Decouple operand decoding by flobernd · Pull Request #278 · zyantific/zydis

flobernd · 2021-12-01T09:16:05Z

Closes #110

athre0z

Excellent PR, all good changes. Reviewed everything except for the fuzzing logic, which I want to take a look at when I'm less tired, presumably sometime on the weekend.

Do we intend to keep the API as-is, or do we turn the ZydisDecoderDecodeBuffer function into ZydisDecoderDecodeBufferEx later, providing a simpler variant that automatically decodes the operands as well, naming it ZydisDecoderDecodeBuffer later?

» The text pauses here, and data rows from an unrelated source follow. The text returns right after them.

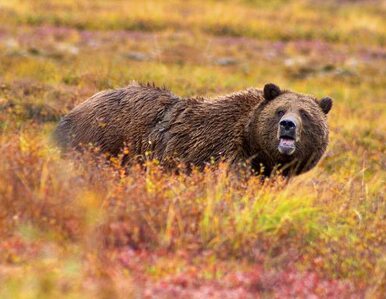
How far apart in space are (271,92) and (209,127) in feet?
2.36

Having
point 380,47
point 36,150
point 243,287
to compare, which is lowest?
point 380,47

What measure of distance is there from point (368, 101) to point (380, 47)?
1005 centimetres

I originally thought this would be the way to go, but looking at the formatter interface, we'd also have to support the struct filled by the simple variant in that one, resulting in an explosion of complexity that I'd strongly prefer to avoid.

I'm kind of leaning towards keeping the interface as proposed in this PR as our proper interface and instead providing an even simpler function that fills an even larger struct that also does formatting in one wash, the audience of which would primarily be beginner users.

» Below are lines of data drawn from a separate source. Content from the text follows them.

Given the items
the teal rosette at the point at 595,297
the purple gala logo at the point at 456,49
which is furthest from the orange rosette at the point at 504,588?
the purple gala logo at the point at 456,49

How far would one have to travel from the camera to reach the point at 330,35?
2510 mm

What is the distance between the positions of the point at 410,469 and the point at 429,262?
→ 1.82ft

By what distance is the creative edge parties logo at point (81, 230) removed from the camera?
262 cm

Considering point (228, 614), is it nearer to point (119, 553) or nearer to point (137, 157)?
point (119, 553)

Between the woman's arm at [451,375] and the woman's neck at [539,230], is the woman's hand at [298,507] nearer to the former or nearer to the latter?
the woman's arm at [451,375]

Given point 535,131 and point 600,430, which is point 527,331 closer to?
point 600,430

In any case, I'd be happy to keep as-is and discuss this in a separate issue later.

examples/RewriteCode.c

include/Zydis/DecoderTypes.h

include/Zydis/SharedTypes.h

athre0z · 2021-12-02T23:23:04Z

include/Zydis/DecoderTypes.h

+    /**
+     * Internal EVEX-specific information.
+     */
+    struct


Did you intentionally not ifdef away these when EVEX support is compiled out? I guess we don't really need to if the struct is purely internal, just wondering if you meant to do that.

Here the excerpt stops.